##### Records to process

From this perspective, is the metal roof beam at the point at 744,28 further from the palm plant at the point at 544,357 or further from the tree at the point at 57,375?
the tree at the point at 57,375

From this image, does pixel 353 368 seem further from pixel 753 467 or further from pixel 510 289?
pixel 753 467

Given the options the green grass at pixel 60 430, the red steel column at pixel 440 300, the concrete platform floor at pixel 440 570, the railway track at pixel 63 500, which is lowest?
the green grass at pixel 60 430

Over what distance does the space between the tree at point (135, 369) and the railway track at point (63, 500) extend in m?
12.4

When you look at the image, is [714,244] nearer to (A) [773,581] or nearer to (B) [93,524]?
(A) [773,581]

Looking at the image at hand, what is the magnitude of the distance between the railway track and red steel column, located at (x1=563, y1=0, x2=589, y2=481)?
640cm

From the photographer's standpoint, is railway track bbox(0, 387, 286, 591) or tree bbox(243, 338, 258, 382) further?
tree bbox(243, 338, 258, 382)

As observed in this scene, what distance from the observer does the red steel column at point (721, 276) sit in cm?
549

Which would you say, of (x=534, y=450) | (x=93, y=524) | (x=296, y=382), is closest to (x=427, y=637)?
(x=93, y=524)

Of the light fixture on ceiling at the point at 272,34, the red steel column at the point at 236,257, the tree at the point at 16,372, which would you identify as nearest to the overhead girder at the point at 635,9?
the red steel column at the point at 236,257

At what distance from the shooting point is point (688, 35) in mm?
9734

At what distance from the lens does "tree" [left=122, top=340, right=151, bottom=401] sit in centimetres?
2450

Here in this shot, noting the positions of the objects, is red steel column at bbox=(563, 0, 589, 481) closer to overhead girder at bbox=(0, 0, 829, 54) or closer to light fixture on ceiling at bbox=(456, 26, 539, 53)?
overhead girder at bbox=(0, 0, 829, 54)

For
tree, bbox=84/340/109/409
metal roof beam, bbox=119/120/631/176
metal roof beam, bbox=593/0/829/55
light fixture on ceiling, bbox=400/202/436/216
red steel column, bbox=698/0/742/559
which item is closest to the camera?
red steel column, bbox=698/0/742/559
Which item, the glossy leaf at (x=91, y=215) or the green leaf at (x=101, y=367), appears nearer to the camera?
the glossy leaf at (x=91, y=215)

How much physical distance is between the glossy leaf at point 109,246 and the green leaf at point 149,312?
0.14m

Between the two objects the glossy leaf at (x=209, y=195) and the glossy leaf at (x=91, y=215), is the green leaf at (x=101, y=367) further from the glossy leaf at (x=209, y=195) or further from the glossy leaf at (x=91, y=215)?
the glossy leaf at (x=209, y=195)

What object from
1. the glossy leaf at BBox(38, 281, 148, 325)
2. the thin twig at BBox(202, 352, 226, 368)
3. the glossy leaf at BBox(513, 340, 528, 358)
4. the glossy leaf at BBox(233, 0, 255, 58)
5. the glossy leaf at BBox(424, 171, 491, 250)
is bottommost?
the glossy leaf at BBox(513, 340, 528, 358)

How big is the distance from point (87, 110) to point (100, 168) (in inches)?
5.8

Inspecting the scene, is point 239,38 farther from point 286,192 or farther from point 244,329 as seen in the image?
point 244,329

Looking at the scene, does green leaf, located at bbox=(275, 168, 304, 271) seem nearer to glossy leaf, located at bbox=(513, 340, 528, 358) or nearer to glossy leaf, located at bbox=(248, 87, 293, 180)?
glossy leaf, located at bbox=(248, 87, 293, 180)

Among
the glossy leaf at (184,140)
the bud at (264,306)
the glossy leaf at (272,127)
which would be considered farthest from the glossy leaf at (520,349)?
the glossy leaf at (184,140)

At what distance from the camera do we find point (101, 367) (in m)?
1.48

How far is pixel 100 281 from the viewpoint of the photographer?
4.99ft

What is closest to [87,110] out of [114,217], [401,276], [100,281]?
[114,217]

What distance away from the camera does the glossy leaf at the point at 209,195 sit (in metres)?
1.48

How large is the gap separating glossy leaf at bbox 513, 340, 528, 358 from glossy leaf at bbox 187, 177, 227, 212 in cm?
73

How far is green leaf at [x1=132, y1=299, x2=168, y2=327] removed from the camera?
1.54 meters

##########

Exercise objective
Reproduce the data word for word from the line containing "Inspecting the scene, is" through the end of the data, inclusive.

Exercise answer
Inspecting the scene, is point 239,38 farther from point 286,192 or farther from point 244,329 as seen in the image?
point 244,329

Looking at the scene, does green leaf, located at bbox=(275, 168, 304, 271) seem nearer to glossy leaf, located at bbox=(513, 340, 528, 358) or nearer to glossy leaf, located at bbox=(248, 87, 293, 180)?
glossy leaf, located at bbox=(248, 87, 293, 180)

Among
the glossy leaf at (184,140)
the bud at (264,306)
the glossy leaf at (272,127)
which would be considered farthest from the glossy leaf at (520,349)?
the glossy leaf at (184,140)

At what distance from the camera do we find point (101, 367) (in m)?
1.48

How far is pixel 100 281 from the viewpoint of the photographer?
4.99ft

What is closest to [87,110] out of [114,217], [401,276], [100,281]?
[114,217]

What distance away from the camera does the glossy leaf at the point at 209,195 sit (in metres)?
1.48

How large is the gap separating glossy leaf at bbox 513, 340, 528, 358 from glossy leaf at bbox 187, 177, 227, 212 in cm?
73

How far is green leaf at [x1=132, y1=299, x2=168, y2=327] removed from the camera?
1.54 meters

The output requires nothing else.